How Misinformation Became a Profitable Business in Eastern Europe

Misinformation is a lucrative business in several eastern European countries, reliant on advertising revenue, and pulling in cash from a variety of other sources including government subsidies, crowdfunding, tax designations, donations and sales of merchandise, according to a new report by CEU’s Center for Media, Data and Society (CMDS) that dissects the business of misinformation in six Eastern European countries.

The misinformation landscape is dominated by mainstream media outlets in Serbia where small websites cannot compete with “misinformation giants.” In neighboring Bosnia & Herzegovina, mainstream media, mostly “anonymous, for-profit websites offering no true journalistic value,” are also the main sources of misinformation. The mainstream media in Hungary are also infamous for being propaganda and misinformation channels. They compete with large networks of misinformation websites operating independently. In Slovakia, misinformation websites are run by “multiple independent entities” whereas in Moldova, misinformation is spread through mainstream media and, distinctively, Russian misinformation websites.

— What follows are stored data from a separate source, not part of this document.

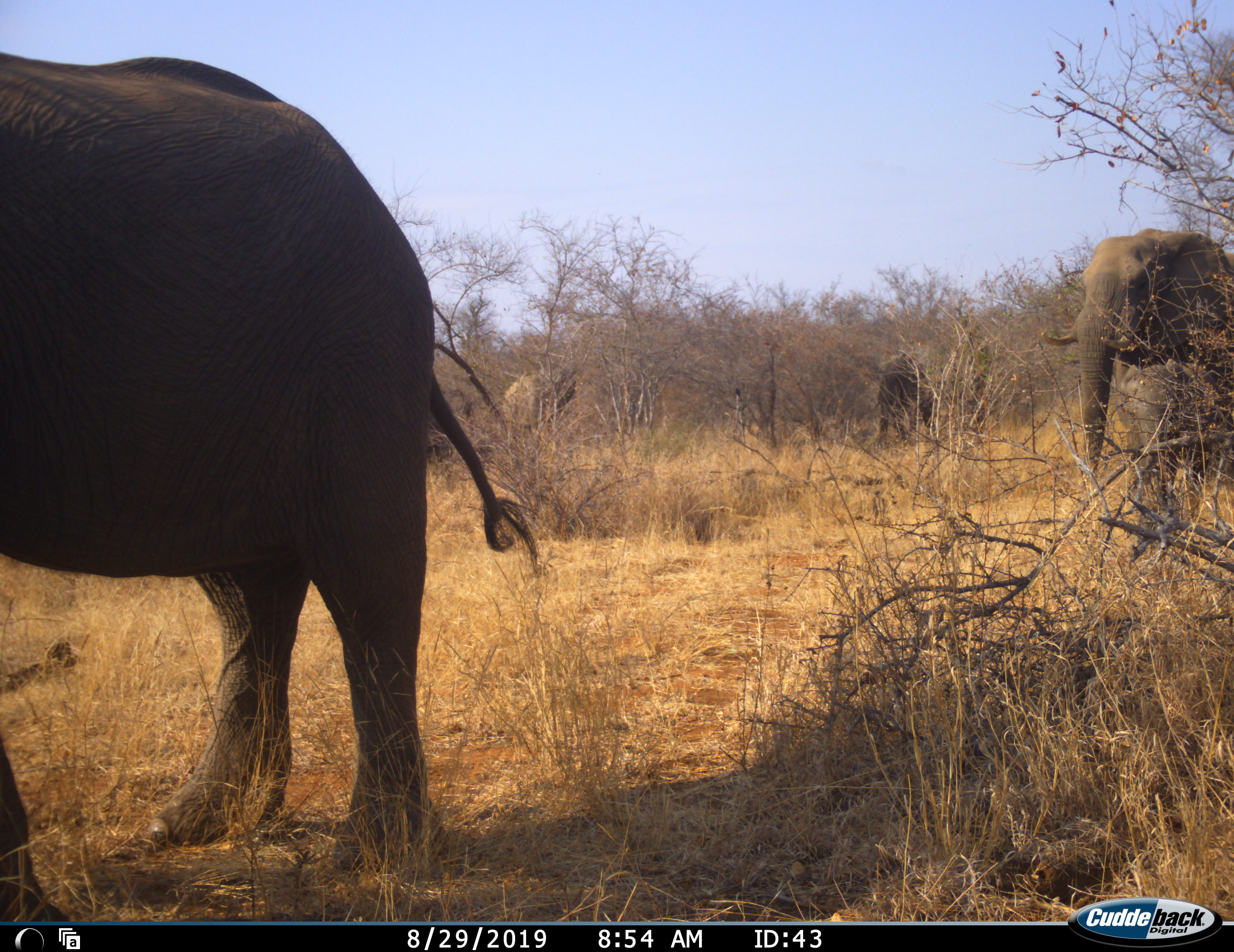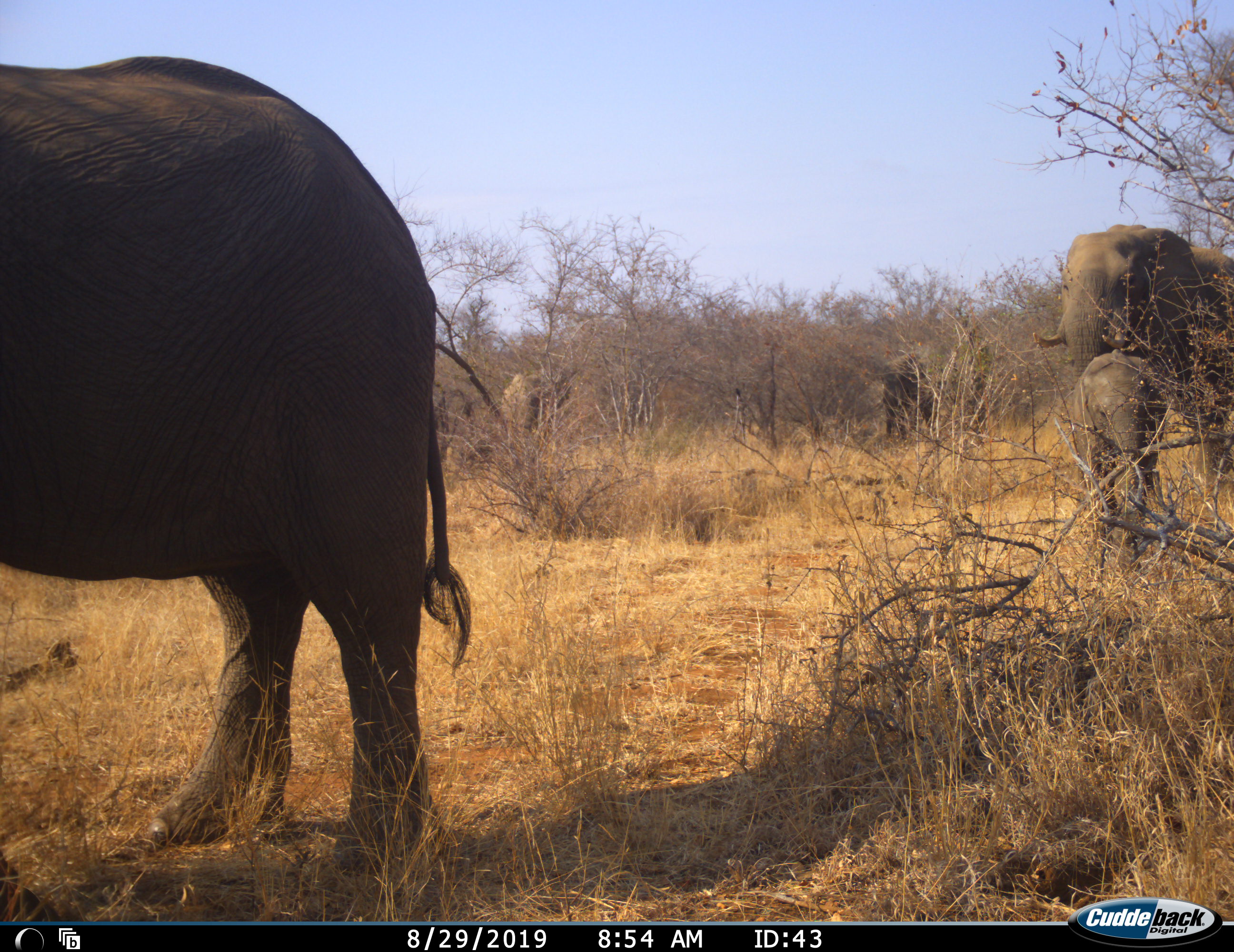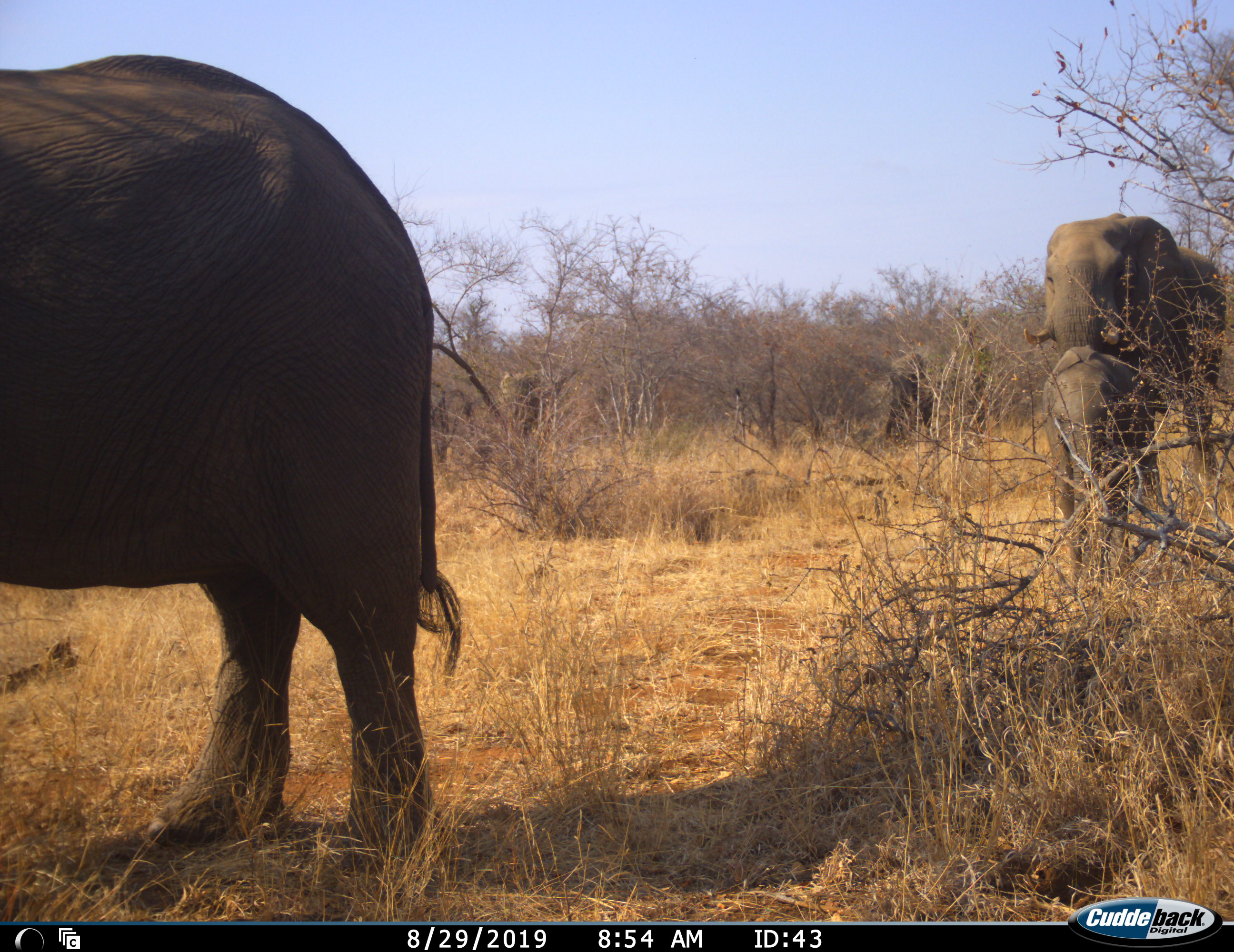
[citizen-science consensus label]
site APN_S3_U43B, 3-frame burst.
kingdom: Animalia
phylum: Chordata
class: Mammalia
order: Proboscidea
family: Elephantidae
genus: Loxodonta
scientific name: Loxodonta africana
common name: african bush elephant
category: elephant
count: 5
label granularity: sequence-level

Another main trend in the misinformation business is the fast recycling of URLs. However, the primary generator of traffic for most of the misinformation websites is Facebook where these websites’ community appears to remain stable.

The Business of Misinformation project, run by the Center for Media, Data and Society, set out in its first phase to map the misinformation business in six countries: Bosnia & Herzegovina, Hungary, Moldova, Romania, Serbia, and Slovakia. The goal was to identify the individuals and businesses that own local misinformation websites and their links to institutions, parties and other individuals.